Taking it from the top:
Cinco de Mayo. Time is tight but if you are feeling energetic today, it’s an increasingly celebrated festival not only in Hispanic neighborhoods but at bars, restaurants, grocers and the like; here’s an AMNewYork article that notes an uptick in demand around this type of year for various foodstuffs and says “even Irish pubs celebrate Cinco de Mayo nowadays.”
Horse racing. If you missed tying a seasonal feature to Saturday’s Kentucky Derby, no need to fret. The 139th “Run for the Roses” is just the kickoff of horse racing’s Triple Crown season, which also includes the Preakness and Belmont stakes, so you have through the Belmont in early June to latch onto the horse-racing peg for stories about local tracks, trainers, stable operations. Don’t forget about “racinos,” where traditional horse-racing tracks have added slot machines to keep players occupied between horse wagering opportunities.
And if racing isn’t big in your region, chances are there is some other facet of the equine industry, from breeding and riding lessons or shows to controversial businesses such as those that operate carriage horses in tourist areas. All are worth looking at from a regulatory (and complaint/disciplinary action) standpoint, or as a source of business profiles. Here’s an economic-impact report from the American Horse Council, a trade group, which says that horses have a $39 billion economic impact in the United States and that the industry employs more than 4 million people. (Look for ancillary industries too; custom makers of tack, feed supplies, veterinary care and pharmacology, trailering, etc. — there might be some interesting cottage or family businesses among them.)

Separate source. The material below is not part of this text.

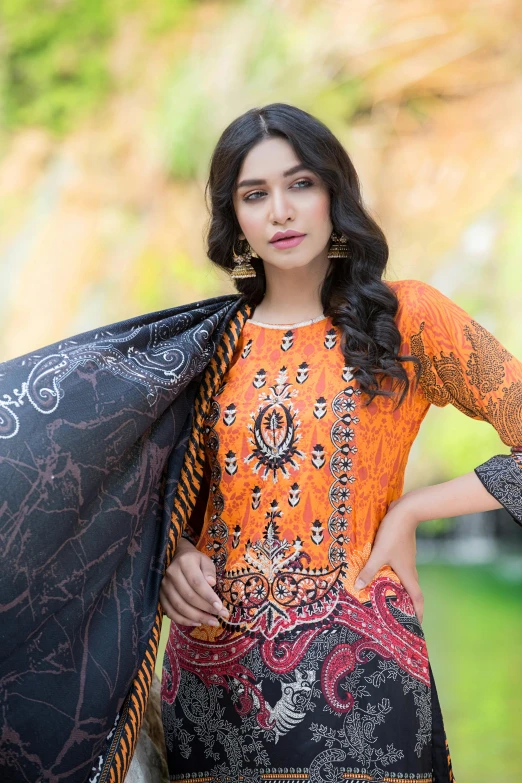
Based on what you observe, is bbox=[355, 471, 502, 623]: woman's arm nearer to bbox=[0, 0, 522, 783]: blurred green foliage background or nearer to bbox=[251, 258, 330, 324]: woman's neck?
bbox=[251, 258, 330, 324]: woman's neck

Mother’s Day. A perennial favorite; Mother’s Day is You can go the retail route; here’s the National Retail Federation’s forecast which says consumers will spend $168 on mom this year, and that iPads are going to be a popular gift. The 11 percent uptick in planned spending is likely to be good news for jewelers, florists and restaurants; the latter two experience some of their biggest sales days of the year around Mother’s Day, which falls May 12 this year.

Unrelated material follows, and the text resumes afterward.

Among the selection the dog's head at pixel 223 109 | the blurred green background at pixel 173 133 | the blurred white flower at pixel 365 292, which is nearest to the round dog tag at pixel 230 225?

If you want to take an edgier angle, consider something about workplace maternity leave policies, which have been spotlighted this year following the gyrations at Yahoo!, which recently announced a 16-week paid leave policy for new mothers. You could do a round-up of local maternity benefits at large employers and among small businesses, too. Or, take a look at the assisted reproduction industry. You could recap the process, and financial costs, for a couple going through fertility treatment, for example. (Caveat: Demand to see real documents, including canceled checks, bank statements, clinic bills, insurance statements.) Here’s a link to the Society for Assisted Reproductive Technology – perhaps it can point you to member physicians and tech companies in your region. Here’s a New York Times portal featuring a variety of older stories on related topics that may help you focus. And here’s a Forbes column that highlights some of the controversial aspects of in vitro fertilization, including expense and excess embryos.

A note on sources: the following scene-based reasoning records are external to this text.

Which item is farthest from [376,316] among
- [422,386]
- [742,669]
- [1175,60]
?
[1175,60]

Proms and graduation parties. Big, big business these days that a variety of service industries have come to depend upon. And here’s a new Visa study that claims parents plan to boost prom spending by a whopping 33 percent this year, pushing the average cost of prom attendance to more than $1,000. Here’s an ABC News article that recounts many of the expenses, from make-up to tux rental; you can follow that breadcrumb trail to local purveyors. Look for DJs and VJs, professional prom promoters/organizers and even professional prom consultants; this website advises wedding planners to “expand into the lucrative prom consulting business.”
Then there’s graduation. Parties, gifts and accoutrements like invitations all have their own industries, while others are latching on as well: Check out this Wall Street Journal piece about high-end “senior portraiture” that’s applying more glamor than ever to student pix and becoming a specialty of photographers. (I like the article’s point about the irony that kids awash in digital images of themselves still want posed studio shots.)
I interviewed some car dealers a few months ago and they all mentioned that college and high-school graduation were peak periods for gift-giving, some had been pressed into service to help parents surprise children with cars showing up at parties and the like. That could be a fun story tied to any number of personal finance angles, from the ever-growing length of car loans to the scarcity of good used cars. (Pre-owned vehicles are given as gifts, too.) And here’s an MSN story about Chrysler’s creation of the Dodge Dart gift registry, which lets people exhort friends and family to contribute to the cost of their ride in a sort of crowd-funding move. Any graduates trying it out in your area?
Don’t forget about trends in lower-grade graduations, too. Are people catering shindigs for elementary and middle-school move-ups these days?